HC Deb 01 April 1889 vol 334 cc1249-50
MR. KIMBER (Wandsworth)

I beg to ask whether the attention of the Chancellor of the Exchequer has been called to the fact that at the recent Birmingham Assizes the Guardians of Wrought Plate of Birmingham successfully sued a jeweller for fines amounting to £720 (reduced to £50 at the suggestion of the learned Judge who tried the case) for selling plain 9-carat gold rings, unhallmarked, such rings being held to be wedding rings, and therefore liable to the duty of 17s. per ounce, and that the Guardians are prosecuting in another case in which the fines are estimated at £2,000; whether Her Majesty's Government require that every plain gold ring should be treated as a wedding ring, whether sold as a wedding ring or otherwise; whether, seeing that no drawback of duty is allowed upon the export of wedding rings, he can issue such instruct- tions to the various assay offices as will permit manufacturers to execute foreign orders for plain gold rings, and to export them without the obligation of assay or payment of duty; and whether, seeing the difficulty in regard to our home trade of determining what is and what is not a wedding ring, he will consider the expediency of abolishing the duty upon all plain gold rings?

*MR. JACKSON

The attention of the Chancellor of the Exchequer has been called to the case to which the hon. Member refers, and the facts are as stated. In the absence of any legal definition of a wedding ring all plain gold rings are primâ facie liable to duty, though, as a matter of fact, the practice of the Board of Inland Revenue has been not to take proceedings in cases when the rings, if solid, exceed 7 dwts. in weight, or, if hollow, exceed 5–16 in. in inside breadth.

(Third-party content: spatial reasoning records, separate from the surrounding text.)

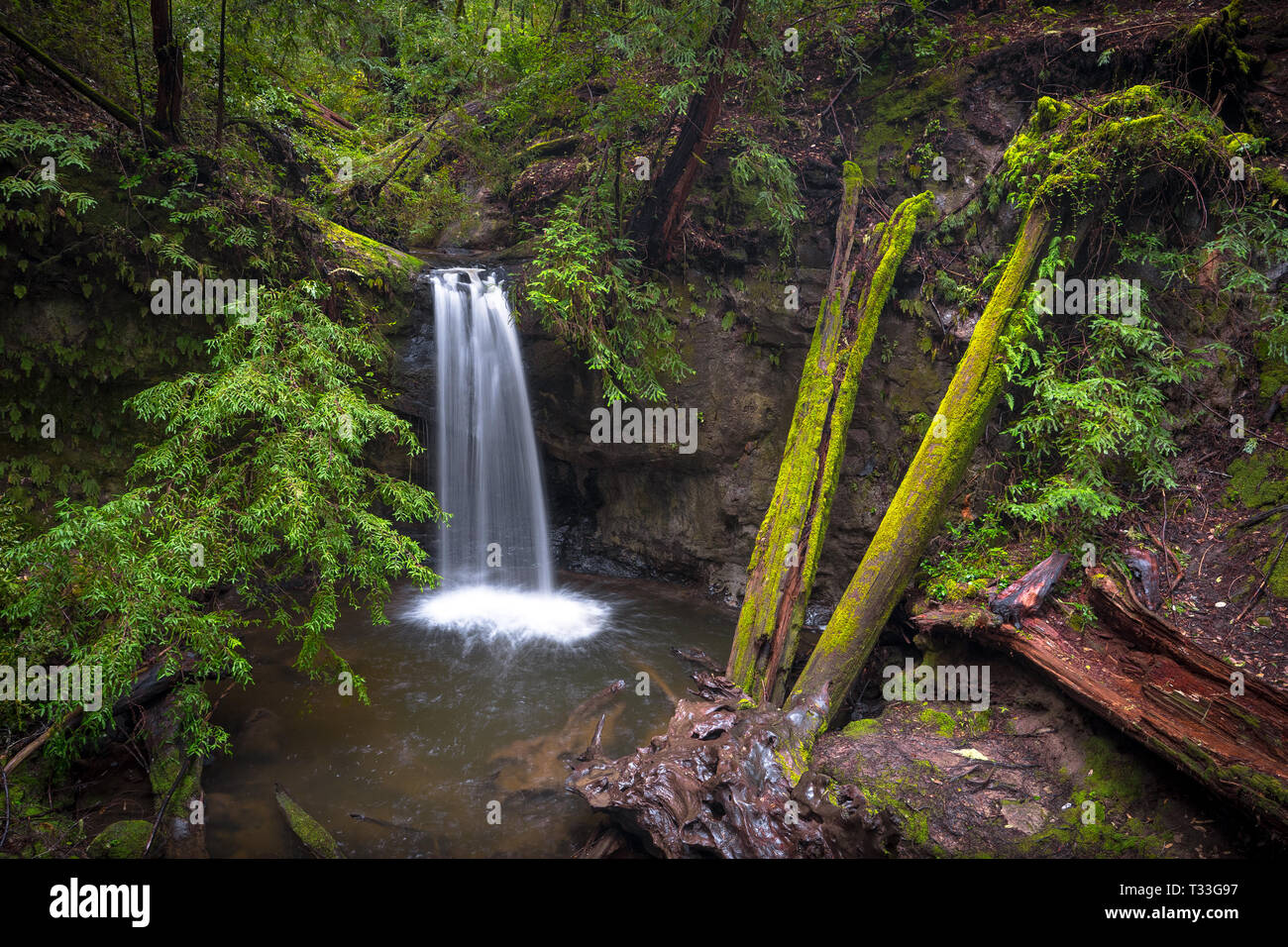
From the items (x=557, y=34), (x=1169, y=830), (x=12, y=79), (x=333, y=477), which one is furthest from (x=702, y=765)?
(x=12, y=79)

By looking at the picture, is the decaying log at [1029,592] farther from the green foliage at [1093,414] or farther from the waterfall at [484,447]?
the waterfall at [484,447]

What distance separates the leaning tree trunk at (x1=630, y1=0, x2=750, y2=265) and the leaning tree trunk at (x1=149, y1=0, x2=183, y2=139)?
5.03 m

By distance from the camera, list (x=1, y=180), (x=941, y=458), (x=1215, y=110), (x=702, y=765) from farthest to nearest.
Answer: (x=1215, y=110)
(x=941, y=458)
(x=1, y=180)
(x=702, y=765)

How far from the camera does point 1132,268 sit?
21.1 ft

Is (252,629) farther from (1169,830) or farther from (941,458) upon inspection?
(1169,830)

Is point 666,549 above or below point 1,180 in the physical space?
below

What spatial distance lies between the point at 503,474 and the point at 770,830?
6411 millimetres

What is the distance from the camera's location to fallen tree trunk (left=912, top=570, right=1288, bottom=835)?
329cm

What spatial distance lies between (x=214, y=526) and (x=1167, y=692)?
663cm

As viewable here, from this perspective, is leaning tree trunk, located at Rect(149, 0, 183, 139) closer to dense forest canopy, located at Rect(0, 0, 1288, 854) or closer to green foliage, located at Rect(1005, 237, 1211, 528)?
dense forest canopy, located at Rect(0, 0, 1288, 854)

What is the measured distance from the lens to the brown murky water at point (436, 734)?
4301mm

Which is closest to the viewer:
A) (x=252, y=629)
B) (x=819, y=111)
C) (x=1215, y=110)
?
(x=1215, y=110)

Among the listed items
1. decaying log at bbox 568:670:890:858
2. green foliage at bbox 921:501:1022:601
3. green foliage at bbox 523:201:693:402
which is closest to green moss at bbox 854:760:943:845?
decaying log at bbox 568:670:890:858

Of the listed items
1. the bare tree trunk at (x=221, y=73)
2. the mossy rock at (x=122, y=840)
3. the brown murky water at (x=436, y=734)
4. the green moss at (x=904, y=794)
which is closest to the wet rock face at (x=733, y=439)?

In the case to which the hon. Member refers the jury held that the rings were wedding rings and were sold as such, and it seems to me that the question "What is a wedding ring?" is one peculiarly fitted for a jury to decide. With regard to the third paragraph of the hon. Member's question, I may say that the provision disallowing drawback upon the export of wedding rings was made so far back as 1820, probably on account of the difficulty the Customs found in examining such small articles. As nearly the whole of the gold plate duty is derived from wedding rings, both this and the concluding question of the hon. Member are intimately connected with the general question of the repeal of the duty, which has for some time been under the consideration of the Chancellor of the Exchequer.